— Begin DATA FOR PROCESSING —

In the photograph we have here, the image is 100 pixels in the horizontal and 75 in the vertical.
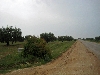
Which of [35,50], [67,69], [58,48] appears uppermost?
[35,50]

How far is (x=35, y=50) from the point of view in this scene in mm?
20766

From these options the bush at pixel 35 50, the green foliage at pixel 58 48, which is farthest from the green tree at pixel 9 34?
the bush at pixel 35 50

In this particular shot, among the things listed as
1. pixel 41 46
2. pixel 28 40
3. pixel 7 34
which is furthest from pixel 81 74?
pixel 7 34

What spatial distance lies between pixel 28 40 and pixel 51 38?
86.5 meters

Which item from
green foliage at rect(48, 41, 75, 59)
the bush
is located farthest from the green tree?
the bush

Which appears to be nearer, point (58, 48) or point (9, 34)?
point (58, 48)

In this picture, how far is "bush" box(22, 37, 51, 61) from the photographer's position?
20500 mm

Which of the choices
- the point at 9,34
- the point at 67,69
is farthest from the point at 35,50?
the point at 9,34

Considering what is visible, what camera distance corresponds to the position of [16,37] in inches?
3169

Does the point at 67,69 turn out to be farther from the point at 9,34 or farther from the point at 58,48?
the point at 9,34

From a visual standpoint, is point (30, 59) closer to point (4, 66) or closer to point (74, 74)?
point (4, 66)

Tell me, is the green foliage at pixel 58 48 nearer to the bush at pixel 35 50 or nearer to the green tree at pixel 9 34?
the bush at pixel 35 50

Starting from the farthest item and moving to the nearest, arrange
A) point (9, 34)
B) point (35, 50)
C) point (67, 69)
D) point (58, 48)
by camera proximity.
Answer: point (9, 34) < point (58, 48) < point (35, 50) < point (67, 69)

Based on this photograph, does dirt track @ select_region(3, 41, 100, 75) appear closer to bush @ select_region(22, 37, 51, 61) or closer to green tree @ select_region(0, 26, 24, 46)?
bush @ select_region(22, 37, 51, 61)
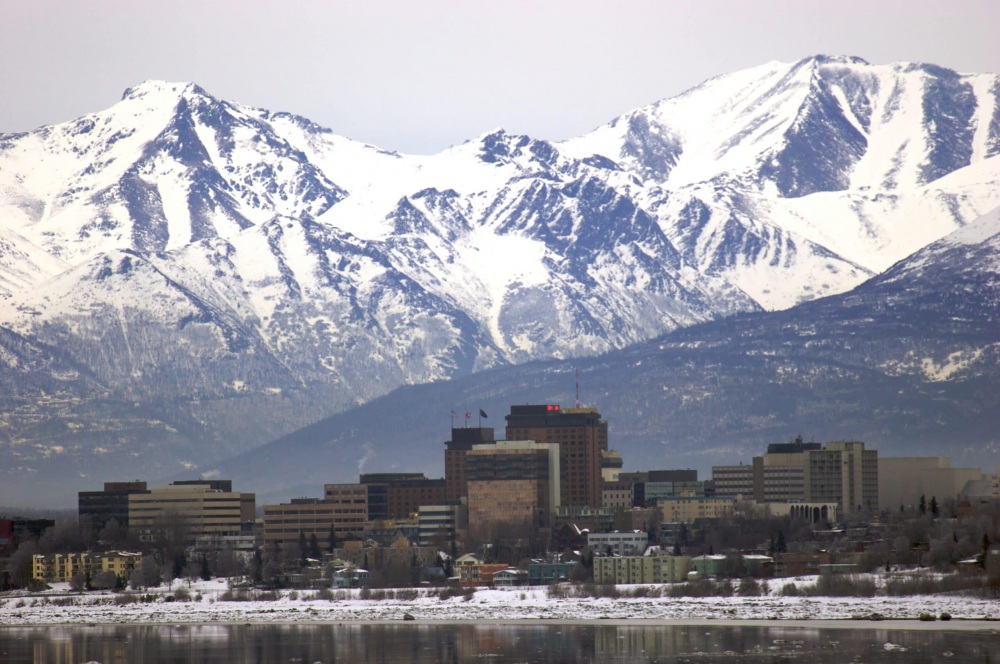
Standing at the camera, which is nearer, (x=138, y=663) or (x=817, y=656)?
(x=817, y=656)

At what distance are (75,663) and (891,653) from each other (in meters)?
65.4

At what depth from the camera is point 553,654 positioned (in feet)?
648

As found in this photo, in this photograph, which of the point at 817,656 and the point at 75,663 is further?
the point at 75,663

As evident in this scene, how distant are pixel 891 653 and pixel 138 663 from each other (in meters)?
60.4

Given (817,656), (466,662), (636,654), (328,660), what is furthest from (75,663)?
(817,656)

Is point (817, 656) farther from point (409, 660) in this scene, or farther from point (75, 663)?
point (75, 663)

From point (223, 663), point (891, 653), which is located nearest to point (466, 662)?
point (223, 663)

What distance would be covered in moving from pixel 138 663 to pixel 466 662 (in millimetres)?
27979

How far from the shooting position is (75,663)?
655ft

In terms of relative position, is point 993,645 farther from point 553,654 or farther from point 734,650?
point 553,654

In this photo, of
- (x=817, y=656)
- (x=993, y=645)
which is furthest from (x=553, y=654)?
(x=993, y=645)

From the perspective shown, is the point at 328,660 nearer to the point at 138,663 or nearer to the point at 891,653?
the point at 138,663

— End DATA FOR PROCESSING —
— Begin DATA FOR PROCESSING —

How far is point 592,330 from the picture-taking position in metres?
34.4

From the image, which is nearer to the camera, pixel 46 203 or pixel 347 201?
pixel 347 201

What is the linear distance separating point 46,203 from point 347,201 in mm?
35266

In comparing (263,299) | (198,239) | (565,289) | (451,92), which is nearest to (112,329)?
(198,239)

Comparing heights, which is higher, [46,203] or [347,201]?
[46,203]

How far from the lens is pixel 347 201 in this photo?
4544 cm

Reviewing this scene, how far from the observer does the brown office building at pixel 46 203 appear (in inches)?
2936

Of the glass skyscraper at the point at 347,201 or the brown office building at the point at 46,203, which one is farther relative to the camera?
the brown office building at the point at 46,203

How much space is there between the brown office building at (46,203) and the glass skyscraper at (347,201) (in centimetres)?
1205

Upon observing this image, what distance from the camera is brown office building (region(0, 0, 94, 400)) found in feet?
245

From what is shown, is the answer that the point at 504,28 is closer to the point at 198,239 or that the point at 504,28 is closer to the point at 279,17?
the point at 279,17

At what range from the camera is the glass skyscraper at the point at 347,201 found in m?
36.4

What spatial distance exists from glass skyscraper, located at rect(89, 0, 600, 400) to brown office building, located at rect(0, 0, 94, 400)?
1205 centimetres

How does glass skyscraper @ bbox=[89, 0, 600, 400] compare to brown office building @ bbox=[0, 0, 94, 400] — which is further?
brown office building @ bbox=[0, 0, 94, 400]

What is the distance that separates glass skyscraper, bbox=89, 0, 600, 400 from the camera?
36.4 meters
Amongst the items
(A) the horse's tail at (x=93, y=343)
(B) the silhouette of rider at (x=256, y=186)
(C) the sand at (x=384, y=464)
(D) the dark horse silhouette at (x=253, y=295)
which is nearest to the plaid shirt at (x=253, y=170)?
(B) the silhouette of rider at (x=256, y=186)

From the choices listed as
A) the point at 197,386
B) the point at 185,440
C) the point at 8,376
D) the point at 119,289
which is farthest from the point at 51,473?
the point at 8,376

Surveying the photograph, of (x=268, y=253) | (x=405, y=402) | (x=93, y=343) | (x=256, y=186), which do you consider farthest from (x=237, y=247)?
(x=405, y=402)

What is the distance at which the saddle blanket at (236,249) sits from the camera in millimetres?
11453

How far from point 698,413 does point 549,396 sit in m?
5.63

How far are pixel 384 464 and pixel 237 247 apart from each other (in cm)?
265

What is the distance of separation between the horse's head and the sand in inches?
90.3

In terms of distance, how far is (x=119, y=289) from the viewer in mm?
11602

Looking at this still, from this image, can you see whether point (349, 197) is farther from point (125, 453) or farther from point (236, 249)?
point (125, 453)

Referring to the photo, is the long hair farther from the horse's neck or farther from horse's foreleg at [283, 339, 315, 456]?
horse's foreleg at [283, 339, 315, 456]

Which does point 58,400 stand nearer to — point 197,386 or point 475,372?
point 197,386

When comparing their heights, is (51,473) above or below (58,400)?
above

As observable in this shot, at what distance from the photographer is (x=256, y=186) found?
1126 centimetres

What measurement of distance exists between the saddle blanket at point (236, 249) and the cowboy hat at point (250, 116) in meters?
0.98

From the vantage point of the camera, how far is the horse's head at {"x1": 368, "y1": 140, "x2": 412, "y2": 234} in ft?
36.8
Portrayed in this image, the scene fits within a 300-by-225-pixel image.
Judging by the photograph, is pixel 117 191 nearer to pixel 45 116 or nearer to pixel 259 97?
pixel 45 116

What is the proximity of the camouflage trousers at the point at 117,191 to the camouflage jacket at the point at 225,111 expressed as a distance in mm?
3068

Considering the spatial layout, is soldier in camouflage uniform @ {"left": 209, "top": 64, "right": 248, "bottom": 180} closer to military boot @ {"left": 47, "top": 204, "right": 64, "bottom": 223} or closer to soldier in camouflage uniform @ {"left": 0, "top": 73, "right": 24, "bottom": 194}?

— End DATA FOR PROCESSING —
— Begin DATA FOR PROCESSING —

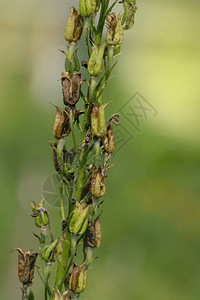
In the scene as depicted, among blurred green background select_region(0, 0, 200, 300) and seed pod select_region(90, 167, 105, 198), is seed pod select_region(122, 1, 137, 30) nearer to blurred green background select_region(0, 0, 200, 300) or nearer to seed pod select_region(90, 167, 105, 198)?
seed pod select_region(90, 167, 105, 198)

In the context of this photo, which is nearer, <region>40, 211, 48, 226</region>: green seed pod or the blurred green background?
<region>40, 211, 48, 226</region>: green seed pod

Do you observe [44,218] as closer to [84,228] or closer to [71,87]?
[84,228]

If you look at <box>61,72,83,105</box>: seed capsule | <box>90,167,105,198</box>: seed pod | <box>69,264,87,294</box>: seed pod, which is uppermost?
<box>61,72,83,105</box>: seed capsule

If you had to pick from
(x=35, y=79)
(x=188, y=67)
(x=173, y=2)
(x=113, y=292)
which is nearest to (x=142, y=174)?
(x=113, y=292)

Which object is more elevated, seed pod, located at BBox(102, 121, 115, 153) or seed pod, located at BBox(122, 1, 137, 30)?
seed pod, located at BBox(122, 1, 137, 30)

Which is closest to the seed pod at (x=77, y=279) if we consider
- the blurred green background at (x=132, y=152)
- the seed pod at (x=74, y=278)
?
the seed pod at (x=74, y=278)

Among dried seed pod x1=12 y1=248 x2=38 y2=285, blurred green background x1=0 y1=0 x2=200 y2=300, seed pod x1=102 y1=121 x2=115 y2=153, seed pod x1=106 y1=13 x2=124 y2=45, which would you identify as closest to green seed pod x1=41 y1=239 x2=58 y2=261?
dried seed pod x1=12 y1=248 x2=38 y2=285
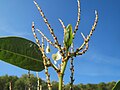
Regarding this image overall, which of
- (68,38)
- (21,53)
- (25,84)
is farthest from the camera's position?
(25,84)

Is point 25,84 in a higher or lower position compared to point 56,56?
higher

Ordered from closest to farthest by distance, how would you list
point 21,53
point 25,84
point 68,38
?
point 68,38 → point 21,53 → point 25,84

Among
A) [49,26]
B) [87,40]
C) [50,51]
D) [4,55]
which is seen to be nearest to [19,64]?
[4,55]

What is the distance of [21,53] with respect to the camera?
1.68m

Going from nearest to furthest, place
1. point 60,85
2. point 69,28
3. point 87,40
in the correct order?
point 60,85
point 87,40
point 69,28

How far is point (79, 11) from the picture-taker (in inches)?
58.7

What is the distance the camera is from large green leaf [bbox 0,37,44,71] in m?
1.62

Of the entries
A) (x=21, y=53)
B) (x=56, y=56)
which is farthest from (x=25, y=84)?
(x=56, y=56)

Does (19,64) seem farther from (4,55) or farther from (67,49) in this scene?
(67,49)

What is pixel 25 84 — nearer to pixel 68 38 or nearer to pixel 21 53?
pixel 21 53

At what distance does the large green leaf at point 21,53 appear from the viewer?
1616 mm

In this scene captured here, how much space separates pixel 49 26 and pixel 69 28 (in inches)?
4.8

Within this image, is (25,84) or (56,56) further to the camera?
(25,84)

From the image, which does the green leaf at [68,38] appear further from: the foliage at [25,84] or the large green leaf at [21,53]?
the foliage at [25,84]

— End DATA FOR PROCESSING —

● WHAT IS NEEDED: How many rows above contain the string "nearer"? Reply with the number only.

● SOLUTION TO THIS EXERCISE: 10